O QUE FAZER: Com base no texto sobre a pandemia no Brasil, explique por que Hallal defende um lockdown rigoroso agora no Sul e no Centro-Oeste. Responda em uma a três frases.

TEXTO PARA ANÁLISE:
________________________________________
A prevalência do vírus varia muito entre as cidades do país, segundo a pesquisa: entre 0% e 26,4% (em Sobral, no Ceará). As regiões Norte (8%) e Nordeste (5,1%) tiveram proporcionalmente mais testes positivos do que Sudeste (1,1%), Centro-Oeste (0,9%) e Sul (0,4%).

É nestas últimas duas regiões que o vírus mais avança hoje, quase cinco meses após o primeiro caso confirmado. A proposta de Hallal para mudar isso não é nada popular, como ele reconhece. “É hora de fazer um lockdown rigoroso no Sul e no Centro-Oeste.” Ele discorda que o isolamento social tenha começado cedo naquelas regiões, pois ele considera que muitas vidas foram salvas e foi possível conter um avanço ainda maior do que o que se observa agora.

Apesar da proposta ser impopular no país do abandono da economia, ele observa que a Europa ainda segue tendo casos, porque não há vacina, “mas não teve uma onda nova descontrolada”. “Isso é a prova de que, se a gente consegue baixar a curva, mesmo que a epidemia volte, ela não vai ter a mesma intensidade”, diz ele como argumento para garantir uma quarentena mais rigorosa agora, em estados com descontrole da pandemia.

O cientista analisa que o maior erro do Brasil, como de outros países, foi nunca ter tido uma política de testagem ampla e maciça. “Essa política não é para contar quantos doentes temos, é para isolar os positivos e testar seus contatos”. Mas o Brasil também comete erros inéditos no mundo, na opinião dele. Nenhum outro lugar do mundo reabriu antes da curva estar caindo. “Nenhum outro lugar fez algo tão equivocado. O Brasil parece que está desafiando o vírus, porque a gente reabre as cidades quando estamos no pico ou próximo do pico”.

No entanto, essa prática está ocorrendo porque o Brasil não fez os testes necessários, não apoiou financeiramente indivíduos e empresas para garantir um lockdown rigoroso, não foi rápido no fornecimento de EPIs para a linha de frente do combate à pandemia, nem orientou a população adequadamente. “Se a gente tivesse feito tudo certo, era para estarmos hoje reabrindo uma parte da região Norte, onde já passou o pior, e com planos bem avançados para começar a reabrir no Nordeste e no Sudeste, onde a pandemia está começando a diminuir. E estaríamos elaborando planos para o Sul e o Centro-Oeste, focando na assistência da população. Mas a gente basicamente reabriu todas as regiões ao mesmo tempo”, lamenta.
________________________________________
DADOS FORNECIDOS:
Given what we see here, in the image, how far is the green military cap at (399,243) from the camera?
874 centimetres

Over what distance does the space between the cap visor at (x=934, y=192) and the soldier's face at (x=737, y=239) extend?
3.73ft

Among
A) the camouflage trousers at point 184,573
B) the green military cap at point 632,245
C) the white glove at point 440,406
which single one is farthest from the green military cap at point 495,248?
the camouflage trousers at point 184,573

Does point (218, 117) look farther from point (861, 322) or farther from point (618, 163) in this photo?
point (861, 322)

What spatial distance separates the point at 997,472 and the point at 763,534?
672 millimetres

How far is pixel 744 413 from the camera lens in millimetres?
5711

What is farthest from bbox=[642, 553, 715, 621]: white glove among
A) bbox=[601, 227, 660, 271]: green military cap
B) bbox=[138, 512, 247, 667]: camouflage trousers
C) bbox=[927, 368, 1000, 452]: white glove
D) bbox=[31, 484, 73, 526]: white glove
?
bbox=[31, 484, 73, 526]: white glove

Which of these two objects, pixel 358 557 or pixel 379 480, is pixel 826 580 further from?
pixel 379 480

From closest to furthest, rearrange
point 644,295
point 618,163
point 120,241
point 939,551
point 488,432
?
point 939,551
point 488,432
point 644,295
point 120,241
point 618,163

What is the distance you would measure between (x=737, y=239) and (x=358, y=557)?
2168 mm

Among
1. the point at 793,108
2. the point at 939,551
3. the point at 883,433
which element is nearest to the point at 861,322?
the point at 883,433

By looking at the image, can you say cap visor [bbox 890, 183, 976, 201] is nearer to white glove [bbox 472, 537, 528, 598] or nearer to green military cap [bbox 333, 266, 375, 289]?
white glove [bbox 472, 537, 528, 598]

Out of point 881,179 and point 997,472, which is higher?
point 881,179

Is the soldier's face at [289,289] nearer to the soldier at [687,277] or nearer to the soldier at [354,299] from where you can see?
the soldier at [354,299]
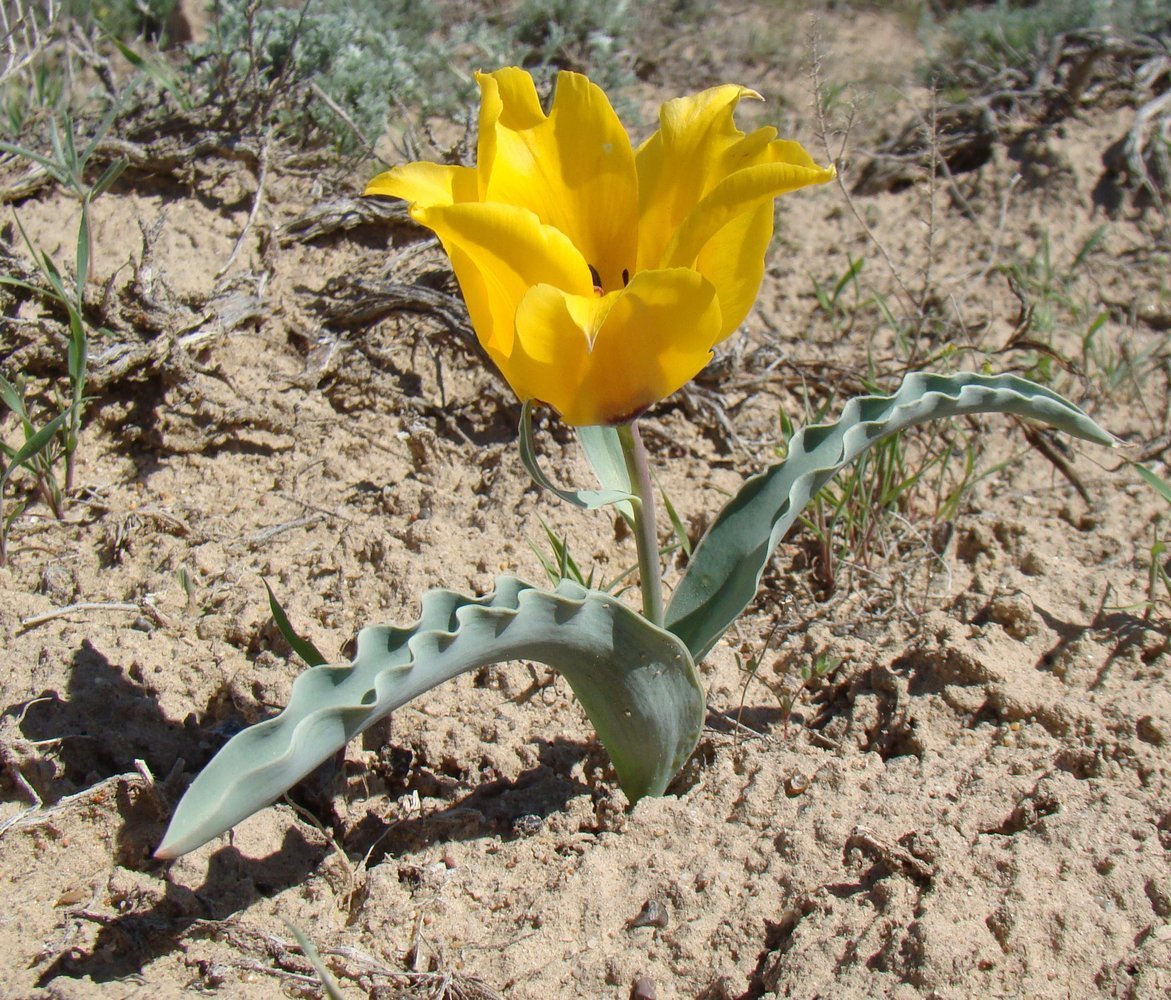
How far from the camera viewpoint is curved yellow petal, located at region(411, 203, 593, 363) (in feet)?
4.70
________________________________________
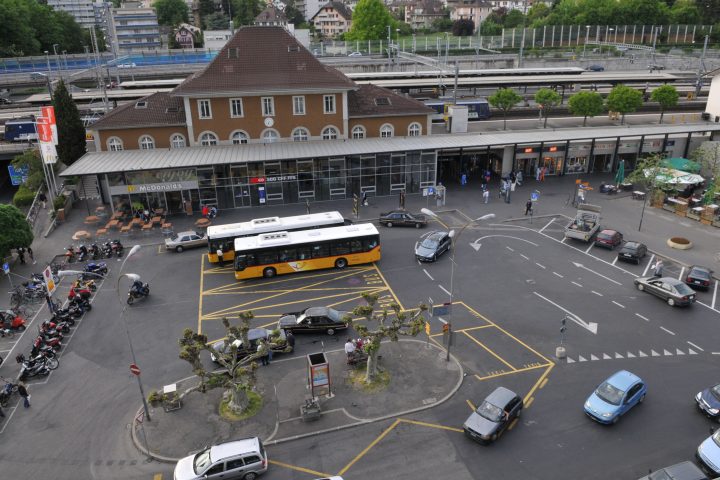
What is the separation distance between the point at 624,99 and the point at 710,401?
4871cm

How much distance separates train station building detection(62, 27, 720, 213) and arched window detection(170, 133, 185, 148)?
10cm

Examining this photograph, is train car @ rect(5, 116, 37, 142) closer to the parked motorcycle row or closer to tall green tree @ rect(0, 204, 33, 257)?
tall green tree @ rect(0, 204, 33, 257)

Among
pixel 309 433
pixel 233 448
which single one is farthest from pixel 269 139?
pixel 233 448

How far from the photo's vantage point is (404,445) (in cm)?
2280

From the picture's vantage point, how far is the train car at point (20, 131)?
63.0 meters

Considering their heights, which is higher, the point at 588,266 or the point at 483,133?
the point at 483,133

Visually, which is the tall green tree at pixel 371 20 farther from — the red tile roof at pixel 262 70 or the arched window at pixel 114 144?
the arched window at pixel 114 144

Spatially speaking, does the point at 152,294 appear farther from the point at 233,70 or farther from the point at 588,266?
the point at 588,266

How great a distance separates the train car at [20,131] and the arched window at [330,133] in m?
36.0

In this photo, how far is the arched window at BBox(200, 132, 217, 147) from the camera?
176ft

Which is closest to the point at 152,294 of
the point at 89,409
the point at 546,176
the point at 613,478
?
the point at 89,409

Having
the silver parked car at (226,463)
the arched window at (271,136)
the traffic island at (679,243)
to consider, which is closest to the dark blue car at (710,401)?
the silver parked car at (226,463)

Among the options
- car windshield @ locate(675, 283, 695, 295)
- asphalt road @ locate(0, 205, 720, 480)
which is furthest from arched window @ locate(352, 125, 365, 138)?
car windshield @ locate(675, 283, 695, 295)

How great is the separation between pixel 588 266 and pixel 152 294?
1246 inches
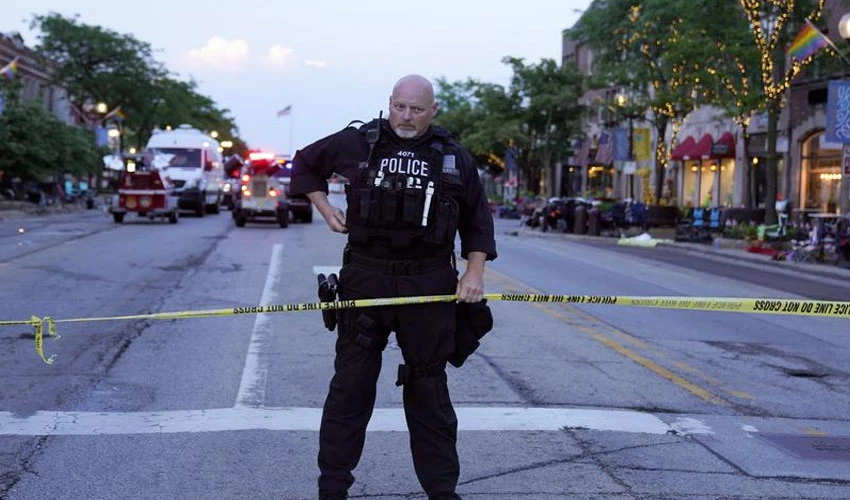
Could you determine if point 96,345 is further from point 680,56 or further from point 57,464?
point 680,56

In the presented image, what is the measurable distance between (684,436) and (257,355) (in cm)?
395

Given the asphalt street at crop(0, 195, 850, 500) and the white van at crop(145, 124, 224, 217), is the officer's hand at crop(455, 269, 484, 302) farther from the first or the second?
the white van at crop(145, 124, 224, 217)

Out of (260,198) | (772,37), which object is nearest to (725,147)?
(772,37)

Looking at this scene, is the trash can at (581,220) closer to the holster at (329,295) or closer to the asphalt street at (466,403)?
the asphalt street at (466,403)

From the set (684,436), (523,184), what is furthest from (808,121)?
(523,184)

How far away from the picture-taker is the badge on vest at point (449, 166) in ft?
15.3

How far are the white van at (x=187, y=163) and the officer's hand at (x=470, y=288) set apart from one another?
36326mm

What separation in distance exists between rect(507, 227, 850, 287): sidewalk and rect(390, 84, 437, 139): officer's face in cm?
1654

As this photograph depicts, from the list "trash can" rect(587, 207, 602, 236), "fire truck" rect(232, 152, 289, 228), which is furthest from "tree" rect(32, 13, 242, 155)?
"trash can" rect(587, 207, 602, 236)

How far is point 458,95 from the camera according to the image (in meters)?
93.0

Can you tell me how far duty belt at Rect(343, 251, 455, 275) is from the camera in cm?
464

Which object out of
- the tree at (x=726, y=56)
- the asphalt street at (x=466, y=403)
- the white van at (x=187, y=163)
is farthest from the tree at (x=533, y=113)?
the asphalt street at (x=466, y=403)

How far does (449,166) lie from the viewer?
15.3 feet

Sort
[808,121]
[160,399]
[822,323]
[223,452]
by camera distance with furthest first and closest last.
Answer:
________________________________________
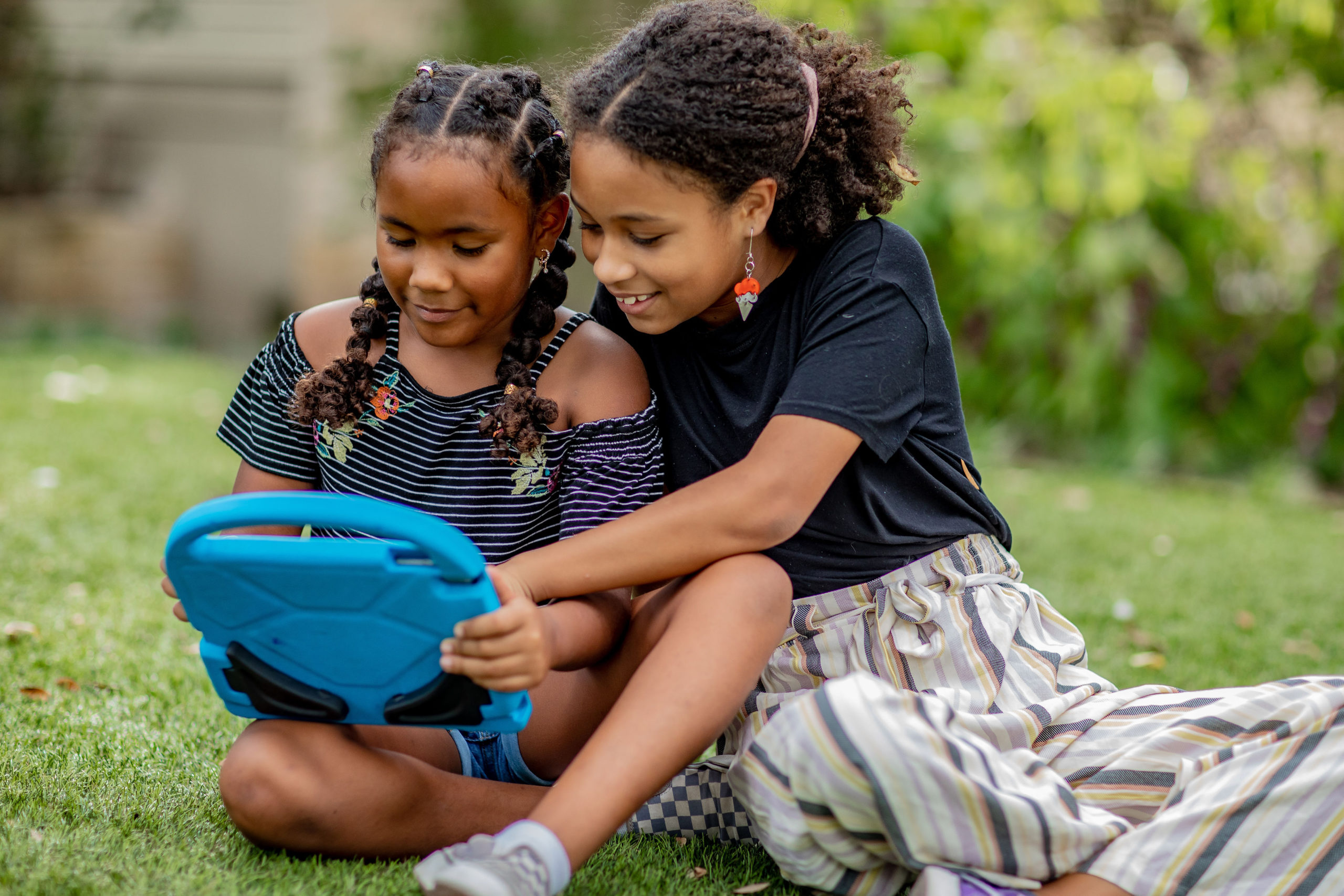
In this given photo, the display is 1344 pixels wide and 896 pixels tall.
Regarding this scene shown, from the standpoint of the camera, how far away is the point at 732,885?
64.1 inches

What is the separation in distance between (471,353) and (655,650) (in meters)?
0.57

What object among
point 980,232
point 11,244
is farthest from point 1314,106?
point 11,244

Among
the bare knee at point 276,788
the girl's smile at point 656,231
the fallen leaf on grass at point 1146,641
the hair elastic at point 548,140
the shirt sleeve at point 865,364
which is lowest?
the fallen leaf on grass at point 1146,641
________________________________________
RESPOSTA: Hallal defende o lockdown porque o Sul e o Centro-Oeste são as regiões onde o vírus mais avança hoje. Ele cita a Europa como prova de que, se a curva baixar, a epidemia não terá a mesma intensidade mesmo que volte. Lá ainda há casos, mas não houve uma nova onda descontrolada.